Thirty years after moving to Kansas City, swinging  jazz pianist Bram Wijnands is constantly evolving.

Photography provided.

During the summer of 1991, Dutch jazz pianist Bram Wijnands made his debut performance in Kansas City.

“We broke the fire code every night,” Wijnands says.

Deborah Brown––a jazz vocalist from Kansas City who had gained popularity in Europe––connected Wijnands with drummer and singer Richard Ross for a consistently sold-out weeklong stint at City Light Jazz Club on the Plaza.

Wijnands came back to KC later that year during the holiday season, working downtown at The Phoenix. By the following year, the jazz pianist found himself frequently shuttling back and forth across the Atlantic.

“You’ll say yes to anything when you’re in your twenties,” Wijnands says. “You want to see the world.”

While the pianist had no intention of making KC his home, work was plentiful, and he quickly came to enjoy the city. In 1992, Wijnands made the move.

Soon, Wijnands found himself at the historic Mutual Musicians Foundation’s after-hours jams. The Foundation soon became his second home, jamming and hanging every Saturday with the remaining “old guard” from the heyday of Kansas City swing––a style Wijnands had an affinity for. It was an invaluable first-hand education.

“The anecdotes they would tell me and the way they hung out with each other really brought the history I studied to life,” Wijnands says. “We would never get home on a Sunday morning before nine.”

A former professor at UMKC’s Conservatory, Wijnands is both a seasoned educator and a lifelong learner. While he’s still dedicated to playing standards from the swing era, his renditions are constantly evolving. And he has advice for the next generation of jazz musicians.

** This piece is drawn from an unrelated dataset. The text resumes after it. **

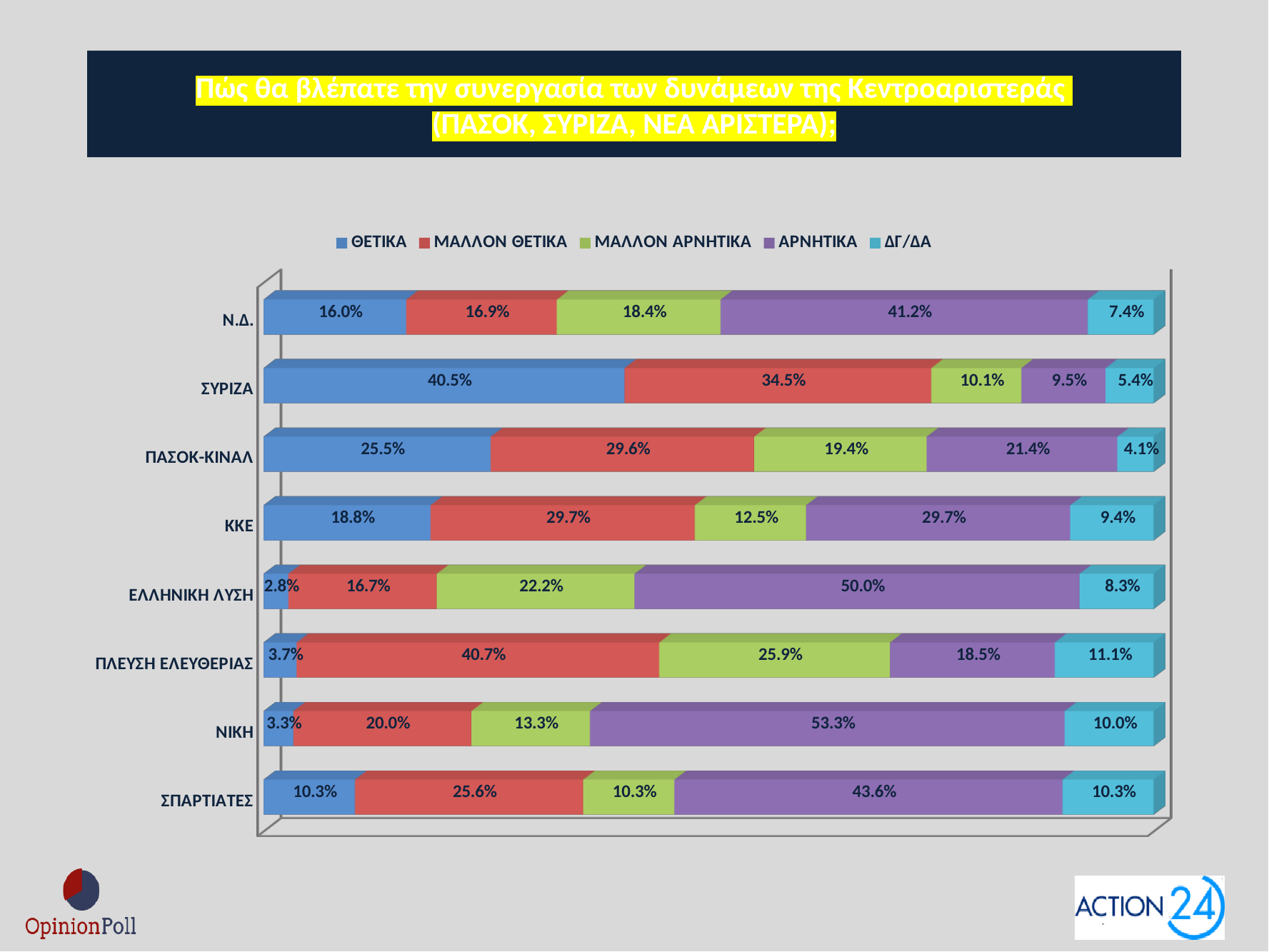
What kind of chart is shown on the slide? Stacked bar chart What is the total of the stacked bar for ΣΥΡΙΖΑ? 100.0% Which category has the highest ΑΡΝΗΤΙΚΑ value? ΝΙΚΗ What is the difference between the ΘΕΤΙΚΑ values for ΣΥΡΙΖΑ and Ν.Δ.? 24.5 percentage points What is the ΔΓ/ΔΑ value for ΠΛΕΥΣΗ ΕΛΕΥΘΕΡΙΑΣ? 11.1% How many series does the legend list? 5 Which category has the lowest ΘΕΤΙΚΑ value? ΕΛΛΗΝΙΚΗ ΛΥΣΗ Which is larger: the ΜΑΛΛΟΝ ΘΕΤΙΚΑ value for ΠΛΕΥΣΗ ΕΛΕΥΘΕΡΙΑΣ or for ΚΚΕ? ΠΛΕΥΣΗ ΕΛΕΥΘΕΡΙΑΣ What is the ΘΕΤΙΚΑ value for ΠΑΣΟΚ-ΚΙΝΑΛ? 25.5% Which category has the highest ΘΕΤΙΚΑ value? ΣΥΡΙΖΑ What percentage of Ν.Δ. respondents answered ΑΡΝΗΤΙΚΑ? 41.2% How many categories (parties) are shown on the chart? 8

“You have to keep raising the bar,” Wijnands says. “Your playing should be like a wine that ages well. It tastes better after thirty years, and it tastes better because it’s different.”

Upon revisiting past recordings of himself, Wijnands explains he often finds himself dissatisfied––often hearing things he would “never play again.”

“That means that’s progress,” Wijnands says. “That’s where it’s at.”

He’s passed this philosophy onto his daughter, vocalist Lucy Wijnands. The winner of the esteemed Ella Fitzgerald Vocal Jazz Competition in 2021, Lucy is now Brooklyn-based, but it’s a rare treat to witness the father-daughter duo––a seamless and enchanting collaboration––perform when she’s in KC.

Now, Wijnands consistently attends Swing Sundays at KC Bier Co., a Waldo-based brewery serving up German ales and fare. Known for his animated and charismatic performances, Wijnands delivers witty and cheeky interpretations of classic jazz standards—often including some of his favorites such as “Tea for Two,” “Laura” and, he says, “anything Gershwin.” And for those who dig polka, Winjands also delivers an equally lively set of the traditional Eastern-European music on Saturdays at KC Bier Co.  

GO: Swing Sundays with Bram Wijnands. Sundays from 3–5 p.m. KC Bier Co., 310 W. 79th St., KCMO.